The U.S. economy grew at a 4.2% annualized pace in the second quarter according to the BEA’s second estimate. This is a tick better than the advanced estimate (4.1%), and also higher than market expectations of 4.0% growth. The upward revision to headline growth reflected stronger business investment and net trade.
Real personal consumer spending remained strong but was revised down slightly to 3.8% from the initial 4% estimate. This reflected slightly weaker growth in durable and non-durable goods. Growth in services spending was unchanged at 3.1%.
Business investment was revised up to 8.5% from the already healthy 7.3% initial estimate due to spending on equipment and intellectual property products.
Residential investment was revised down, now estimated to have declined 1.6% in the second quarter (previously: -1.1%).
Government spending was revised up a touch at both the federal and state and local level.
A small downward revision to exports (-0.2 to 9.1%) was more than offset by a downward revision to imports that are now estimated to have contracted 0.4% in the second quarter rather than rising 0.5%. This results in net trade contributing an additional 0.1 percentage points for a total contribution of 1.2 p.p. to headline GDP growth in the quarter.
Key Implications
Typically the second estimate of GDP for 18Q2 is uneventful and this time is no different. However, the additional information received by the BEA since the last estimate depicts an economy with a bit firmer domestic spending in the second quarter than previously estimated. Stronger business spending is consistent with tax reform and strong consumer and fiscal expenditures over the past few quarters. Moreover, although the new data does little to change the narrative of a U.S. economy firing on all cylinders in the first half of the year, ongoing strength in consumer and business confidence suggest that the expansion has more room to run.

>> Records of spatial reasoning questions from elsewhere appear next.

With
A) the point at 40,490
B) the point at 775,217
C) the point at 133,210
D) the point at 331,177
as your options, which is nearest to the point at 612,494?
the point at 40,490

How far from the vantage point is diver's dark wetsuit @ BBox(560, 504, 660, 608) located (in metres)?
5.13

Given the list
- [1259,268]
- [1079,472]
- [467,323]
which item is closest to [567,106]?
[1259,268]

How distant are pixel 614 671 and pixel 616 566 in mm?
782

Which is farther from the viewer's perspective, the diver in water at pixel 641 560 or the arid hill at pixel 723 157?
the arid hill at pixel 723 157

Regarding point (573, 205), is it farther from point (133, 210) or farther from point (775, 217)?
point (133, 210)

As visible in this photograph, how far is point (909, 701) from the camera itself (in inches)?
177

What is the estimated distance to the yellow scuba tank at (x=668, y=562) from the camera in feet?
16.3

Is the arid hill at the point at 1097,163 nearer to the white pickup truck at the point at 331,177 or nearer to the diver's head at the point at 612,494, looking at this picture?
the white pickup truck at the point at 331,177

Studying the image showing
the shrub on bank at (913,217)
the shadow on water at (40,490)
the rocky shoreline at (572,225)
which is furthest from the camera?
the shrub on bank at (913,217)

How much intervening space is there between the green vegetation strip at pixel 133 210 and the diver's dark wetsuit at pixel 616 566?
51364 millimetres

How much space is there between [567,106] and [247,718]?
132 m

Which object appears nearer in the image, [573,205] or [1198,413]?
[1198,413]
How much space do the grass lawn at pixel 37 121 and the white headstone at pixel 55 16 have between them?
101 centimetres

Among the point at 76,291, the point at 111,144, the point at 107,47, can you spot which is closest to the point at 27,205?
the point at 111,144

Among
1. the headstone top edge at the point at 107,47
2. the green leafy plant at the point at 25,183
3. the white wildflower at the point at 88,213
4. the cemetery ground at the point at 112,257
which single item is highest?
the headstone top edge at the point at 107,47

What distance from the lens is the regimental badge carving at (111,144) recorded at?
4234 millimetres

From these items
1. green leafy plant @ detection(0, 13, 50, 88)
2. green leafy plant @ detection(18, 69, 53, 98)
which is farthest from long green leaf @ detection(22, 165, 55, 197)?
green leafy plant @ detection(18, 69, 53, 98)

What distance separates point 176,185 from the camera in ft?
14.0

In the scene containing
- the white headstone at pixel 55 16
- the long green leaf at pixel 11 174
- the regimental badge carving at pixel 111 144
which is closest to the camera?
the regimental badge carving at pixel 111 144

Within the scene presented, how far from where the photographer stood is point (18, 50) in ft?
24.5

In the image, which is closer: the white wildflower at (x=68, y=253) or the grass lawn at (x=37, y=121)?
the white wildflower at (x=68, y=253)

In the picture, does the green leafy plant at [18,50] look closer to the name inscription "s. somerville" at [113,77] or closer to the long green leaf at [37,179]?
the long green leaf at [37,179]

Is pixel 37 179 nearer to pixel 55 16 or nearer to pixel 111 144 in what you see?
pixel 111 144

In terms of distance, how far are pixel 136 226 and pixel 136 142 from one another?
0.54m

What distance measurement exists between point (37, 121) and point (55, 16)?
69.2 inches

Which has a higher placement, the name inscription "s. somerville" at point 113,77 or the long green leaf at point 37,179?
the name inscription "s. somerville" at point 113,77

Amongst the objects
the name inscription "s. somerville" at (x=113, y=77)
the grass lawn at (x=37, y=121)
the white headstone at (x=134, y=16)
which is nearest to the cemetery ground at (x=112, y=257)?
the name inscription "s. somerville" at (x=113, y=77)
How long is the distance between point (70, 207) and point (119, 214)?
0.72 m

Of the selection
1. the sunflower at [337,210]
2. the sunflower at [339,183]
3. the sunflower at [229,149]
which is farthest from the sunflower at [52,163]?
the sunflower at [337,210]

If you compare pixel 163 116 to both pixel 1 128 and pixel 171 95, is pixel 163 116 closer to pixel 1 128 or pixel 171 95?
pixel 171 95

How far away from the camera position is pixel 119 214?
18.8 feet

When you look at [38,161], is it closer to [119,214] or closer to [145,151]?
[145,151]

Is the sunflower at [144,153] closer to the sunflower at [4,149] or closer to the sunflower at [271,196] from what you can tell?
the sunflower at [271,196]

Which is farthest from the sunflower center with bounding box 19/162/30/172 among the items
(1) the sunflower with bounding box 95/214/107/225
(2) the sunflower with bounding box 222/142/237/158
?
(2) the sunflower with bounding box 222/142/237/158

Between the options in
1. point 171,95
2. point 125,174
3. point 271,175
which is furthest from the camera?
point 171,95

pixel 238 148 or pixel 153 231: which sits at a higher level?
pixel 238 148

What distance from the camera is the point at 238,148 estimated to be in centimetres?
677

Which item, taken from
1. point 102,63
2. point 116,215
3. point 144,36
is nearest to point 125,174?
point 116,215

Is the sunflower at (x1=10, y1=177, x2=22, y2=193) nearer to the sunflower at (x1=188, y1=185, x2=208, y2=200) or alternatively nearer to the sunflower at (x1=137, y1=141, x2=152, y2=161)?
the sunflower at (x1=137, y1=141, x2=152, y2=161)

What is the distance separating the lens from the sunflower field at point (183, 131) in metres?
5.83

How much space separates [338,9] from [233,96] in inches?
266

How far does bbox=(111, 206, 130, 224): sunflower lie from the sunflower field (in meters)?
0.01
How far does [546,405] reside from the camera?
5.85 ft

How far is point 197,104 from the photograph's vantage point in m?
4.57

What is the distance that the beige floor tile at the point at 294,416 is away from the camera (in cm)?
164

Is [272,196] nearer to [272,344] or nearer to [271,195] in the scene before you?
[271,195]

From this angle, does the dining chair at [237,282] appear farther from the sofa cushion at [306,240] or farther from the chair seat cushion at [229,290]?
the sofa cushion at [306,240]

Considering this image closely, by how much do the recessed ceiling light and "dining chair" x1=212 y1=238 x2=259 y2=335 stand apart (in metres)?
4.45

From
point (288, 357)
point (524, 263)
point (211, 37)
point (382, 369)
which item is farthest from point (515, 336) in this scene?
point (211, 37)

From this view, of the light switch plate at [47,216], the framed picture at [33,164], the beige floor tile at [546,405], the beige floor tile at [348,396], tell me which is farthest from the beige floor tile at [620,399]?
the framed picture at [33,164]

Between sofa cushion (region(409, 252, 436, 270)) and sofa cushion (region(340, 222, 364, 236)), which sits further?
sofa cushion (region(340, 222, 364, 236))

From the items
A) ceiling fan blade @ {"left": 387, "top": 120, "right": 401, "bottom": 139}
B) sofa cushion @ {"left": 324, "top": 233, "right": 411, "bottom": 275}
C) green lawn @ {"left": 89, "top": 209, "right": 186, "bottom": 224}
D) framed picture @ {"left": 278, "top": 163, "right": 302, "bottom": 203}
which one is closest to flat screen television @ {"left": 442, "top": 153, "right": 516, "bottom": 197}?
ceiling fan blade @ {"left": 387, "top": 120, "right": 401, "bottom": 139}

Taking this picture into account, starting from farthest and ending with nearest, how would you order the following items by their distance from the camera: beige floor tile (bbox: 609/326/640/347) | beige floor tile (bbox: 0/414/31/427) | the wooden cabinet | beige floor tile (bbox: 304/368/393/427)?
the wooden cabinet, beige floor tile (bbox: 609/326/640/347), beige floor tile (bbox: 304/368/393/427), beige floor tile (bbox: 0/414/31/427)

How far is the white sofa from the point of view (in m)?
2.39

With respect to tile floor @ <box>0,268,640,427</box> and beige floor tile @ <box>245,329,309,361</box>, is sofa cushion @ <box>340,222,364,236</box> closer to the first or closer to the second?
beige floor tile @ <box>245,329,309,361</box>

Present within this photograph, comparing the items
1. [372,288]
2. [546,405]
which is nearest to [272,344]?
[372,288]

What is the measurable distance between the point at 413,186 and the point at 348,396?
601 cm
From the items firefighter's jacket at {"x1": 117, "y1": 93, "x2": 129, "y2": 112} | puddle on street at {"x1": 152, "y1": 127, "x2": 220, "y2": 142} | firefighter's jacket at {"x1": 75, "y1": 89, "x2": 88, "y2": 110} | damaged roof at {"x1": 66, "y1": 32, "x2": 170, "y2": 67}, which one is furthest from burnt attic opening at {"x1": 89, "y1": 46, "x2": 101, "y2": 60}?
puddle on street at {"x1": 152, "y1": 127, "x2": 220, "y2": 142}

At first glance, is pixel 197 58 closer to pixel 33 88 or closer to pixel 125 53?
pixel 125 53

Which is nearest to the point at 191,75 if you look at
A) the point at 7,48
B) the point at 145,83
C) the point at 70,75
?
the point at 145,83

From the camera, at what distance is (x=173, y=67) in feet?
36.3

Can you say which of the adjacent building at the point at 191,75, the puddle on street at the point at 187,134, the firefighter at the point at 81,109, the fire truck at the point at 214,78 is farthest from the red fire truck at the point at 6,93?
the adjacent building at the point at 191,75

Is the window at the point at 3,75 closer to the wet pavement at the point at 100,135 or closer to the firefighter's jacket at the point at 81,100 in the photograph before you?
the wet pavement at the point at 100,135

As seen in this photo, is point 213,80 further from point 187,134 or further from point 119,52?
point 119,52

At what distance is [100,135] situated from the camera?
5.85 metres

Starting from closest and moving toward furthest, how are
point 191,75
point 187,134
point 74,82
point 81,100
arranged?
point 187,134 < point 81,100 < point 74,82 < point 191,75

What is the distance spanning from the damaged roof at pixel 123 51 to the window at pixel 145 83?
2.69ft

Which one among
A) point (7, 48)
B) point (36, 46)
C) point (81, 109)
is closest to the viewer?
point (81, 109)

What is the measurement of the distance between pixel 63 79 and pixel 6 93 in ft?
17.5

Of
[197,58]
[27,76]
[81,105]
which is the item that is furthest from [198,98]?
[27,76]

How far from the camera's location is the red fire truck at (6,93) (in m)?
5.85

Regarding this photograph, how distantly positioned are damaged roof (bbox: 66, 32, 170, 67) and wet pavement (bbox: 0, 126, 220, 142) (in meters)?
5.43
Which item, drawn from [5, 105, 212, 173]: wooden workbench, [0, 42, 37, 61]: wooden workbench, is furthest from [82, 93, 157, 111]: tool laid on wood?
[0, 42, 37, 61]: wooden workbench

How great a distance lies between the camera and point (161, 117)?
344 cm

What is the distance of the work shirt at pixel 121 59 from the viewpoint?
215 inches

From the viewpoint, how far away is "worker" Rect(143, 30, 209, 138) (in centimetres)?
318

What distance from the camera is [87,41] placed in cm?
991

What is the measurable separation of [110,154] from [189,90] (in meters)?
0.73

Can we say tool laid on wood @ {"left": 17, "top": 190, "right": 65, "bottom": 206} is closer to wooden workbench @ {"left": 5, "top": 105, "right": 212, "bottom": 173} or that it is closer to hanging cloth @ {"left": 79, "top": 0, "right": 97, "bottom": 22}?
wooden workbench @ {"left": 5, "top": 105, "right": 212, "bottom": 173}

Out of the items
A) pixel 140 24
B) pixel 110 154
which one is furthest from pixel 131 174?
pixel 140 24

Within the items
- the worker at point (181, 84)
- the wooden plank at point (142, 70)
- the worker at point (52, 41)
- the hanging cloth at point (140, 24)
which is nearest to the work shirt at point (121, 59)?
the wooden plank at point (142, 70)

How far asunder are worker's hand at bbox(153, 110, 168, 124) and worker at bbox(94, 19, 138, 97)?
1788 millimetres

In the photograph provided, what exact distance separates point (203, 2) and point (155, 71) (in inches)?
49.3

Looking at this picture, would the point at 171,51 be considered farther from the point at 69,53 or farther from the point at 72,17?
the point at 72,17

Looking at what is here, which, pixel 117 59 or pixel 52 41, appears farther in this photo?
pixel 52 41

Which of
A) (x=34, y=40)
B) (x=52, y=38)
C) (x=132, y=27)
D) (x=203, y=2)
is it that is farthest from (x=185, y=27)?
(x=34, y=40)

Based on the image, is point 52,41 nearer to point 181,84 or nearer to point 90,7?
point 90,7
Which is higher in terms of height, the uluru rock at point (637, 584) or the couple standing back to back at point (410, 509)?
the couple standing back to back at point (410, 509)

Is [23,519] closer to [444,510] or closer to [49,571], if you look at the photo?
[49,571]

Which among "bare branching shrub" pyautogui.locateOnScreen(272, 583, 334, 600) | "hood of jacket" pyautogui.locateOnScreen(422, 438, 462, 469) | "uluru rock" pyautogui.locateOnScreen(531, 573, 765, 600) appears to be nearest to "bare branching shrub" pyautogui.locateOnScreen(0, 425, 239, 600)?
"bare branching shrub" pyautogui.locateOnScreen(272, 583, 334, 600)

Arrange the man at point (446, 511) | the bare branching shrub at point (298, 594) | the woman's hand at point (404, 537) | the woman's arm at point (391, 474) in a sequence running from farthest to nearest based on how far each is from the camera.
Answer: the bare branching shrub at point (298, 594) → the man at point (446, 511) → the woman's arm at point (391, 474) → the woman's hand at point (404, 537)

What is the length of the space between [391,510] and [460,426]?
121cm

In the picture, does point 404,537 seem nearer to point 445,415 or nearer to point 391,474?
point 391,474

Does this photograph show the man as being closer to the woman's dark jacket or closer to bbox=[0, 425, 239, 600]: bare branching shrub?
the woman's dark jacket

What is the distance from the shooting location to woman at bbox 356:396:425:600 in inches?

Looking ahead, monthly indicators point to a strong expansion again in the third quarter, driven by healthy consumer, business, and government spending. We are tracking a modest slowing of GDP growth to 3.1% (annualized) in the third quarter as the bump from tax reform and export strength related to the front-running of tariffs fade. That said, trade policy uncertainty has undoubtedly dented business confidence domestically and abroad, possibly leading businesses to delay further investment. An escalation in trade tensions could push our forecast down.
Nevertheless, despite the downside risks from trade policy uncertainty and financial market volatility in emerging markets, the Fed is likely to remain on track to gradually normalize monetary policy. With inflation at target and the economy running hot, we anticipate that the Fed will raise rates twice more this year, bringing the upper end of the target range to 2.5% by the end of the year.